## WHAT THE TASK ASKS
The required output is every line from the one with "kingdom: Animalia" through the final line of the data below, unchanged.

RECORDS TO PROCESS START

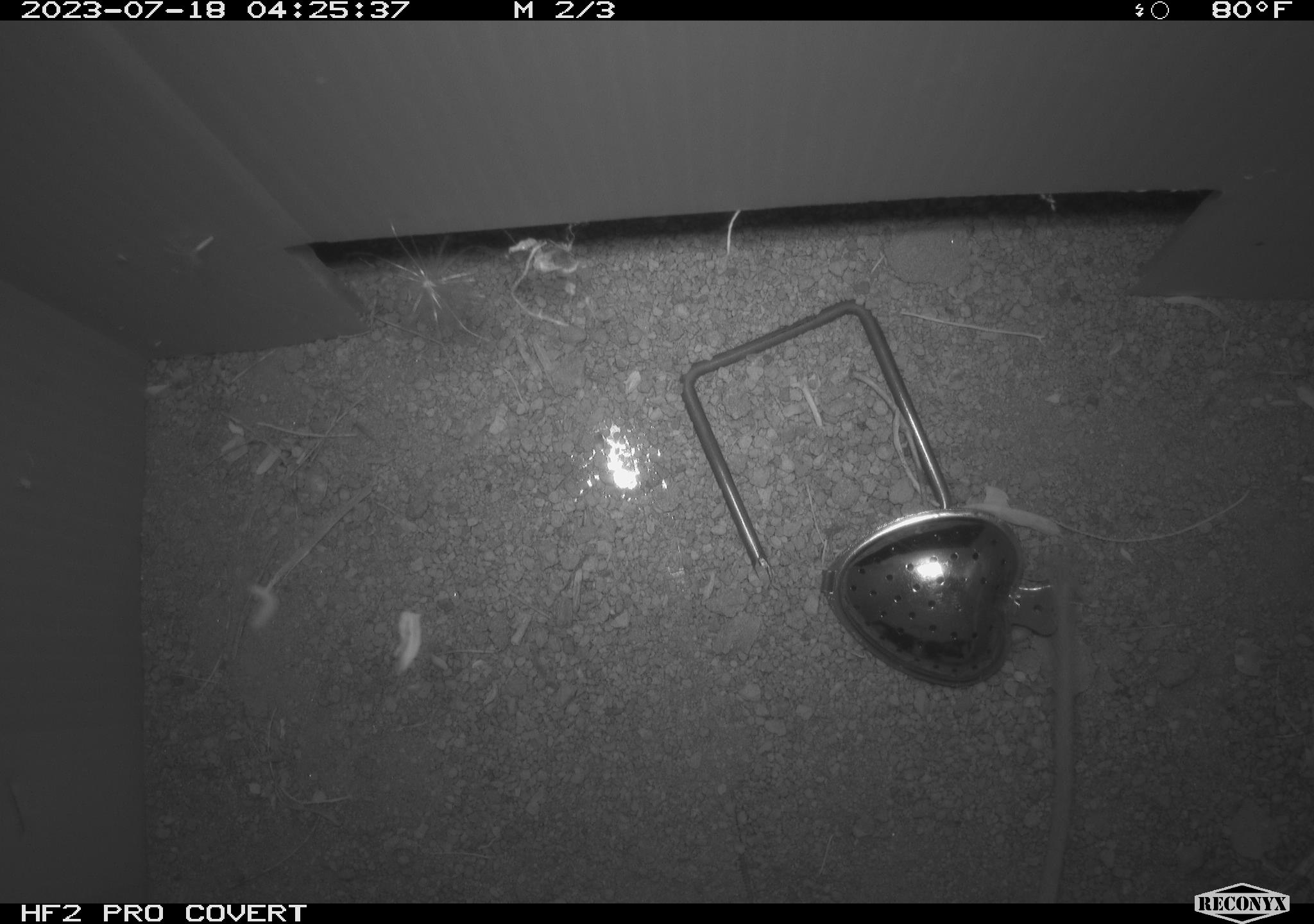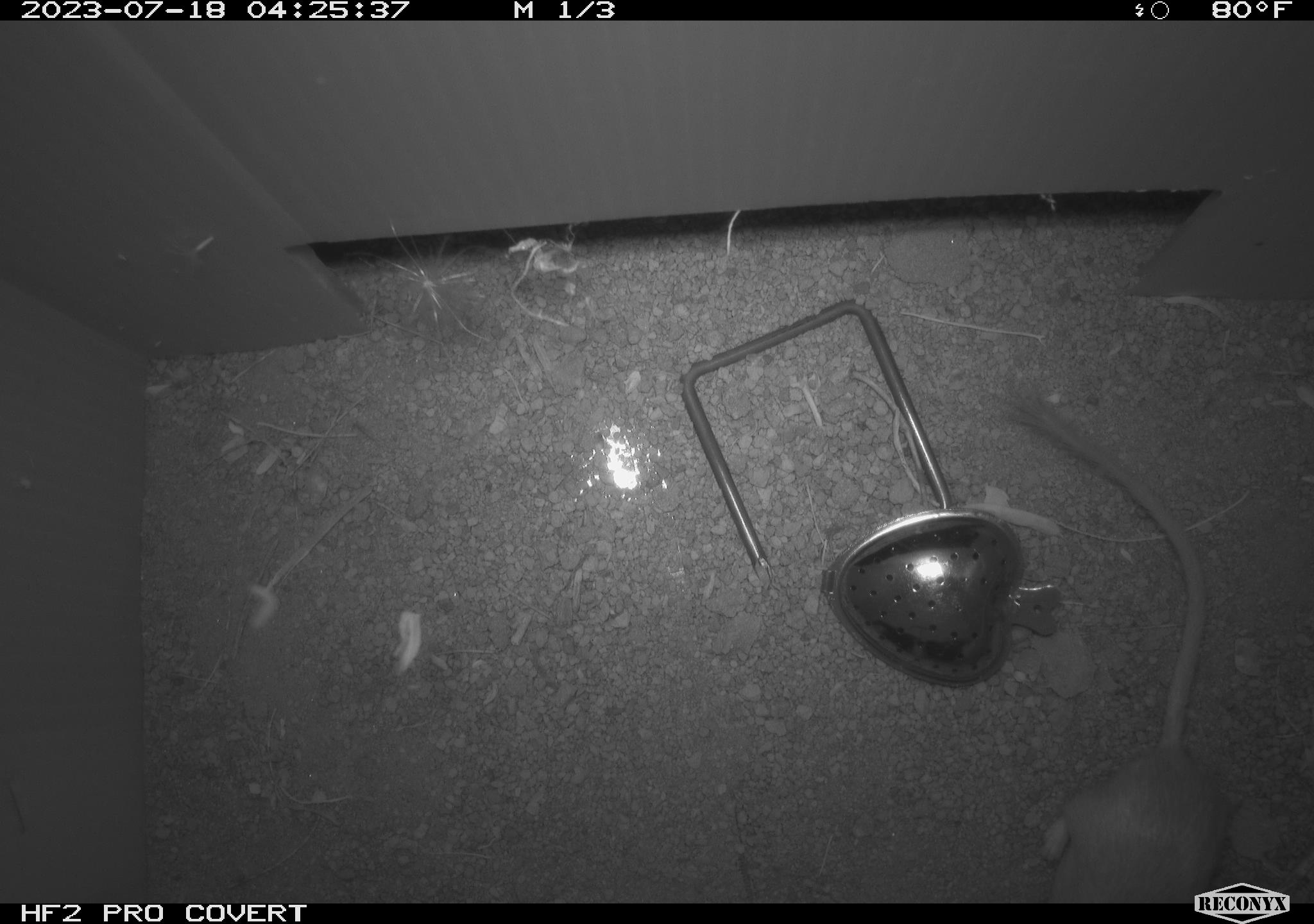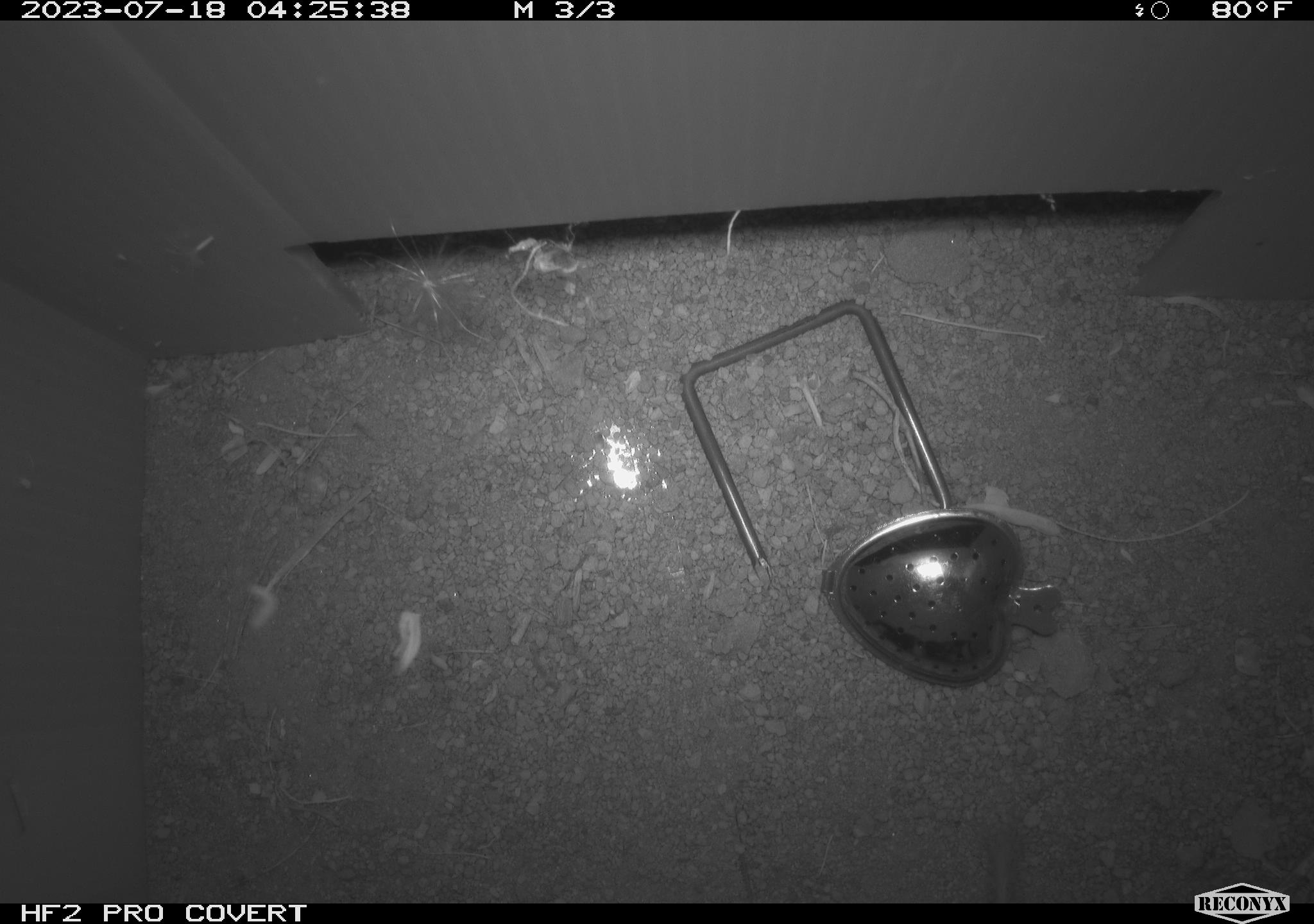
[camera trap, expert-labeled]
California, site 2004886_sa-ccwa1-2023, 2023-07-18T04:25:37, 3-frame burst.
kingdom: Animalia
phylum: Chordata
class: Mammalia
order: Rodentia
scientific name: Rodentia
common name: mouse species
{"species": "mouse species (Rodentia)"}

RECORDS TO PROCESS END

## TASK RESULT
kingdom: Animalia
phylum: Chordata
class: Mammalia
order: Rodentia
scientific name: Rodentia
common name: mouse species
{"species": "mouse species (Rodentia)"}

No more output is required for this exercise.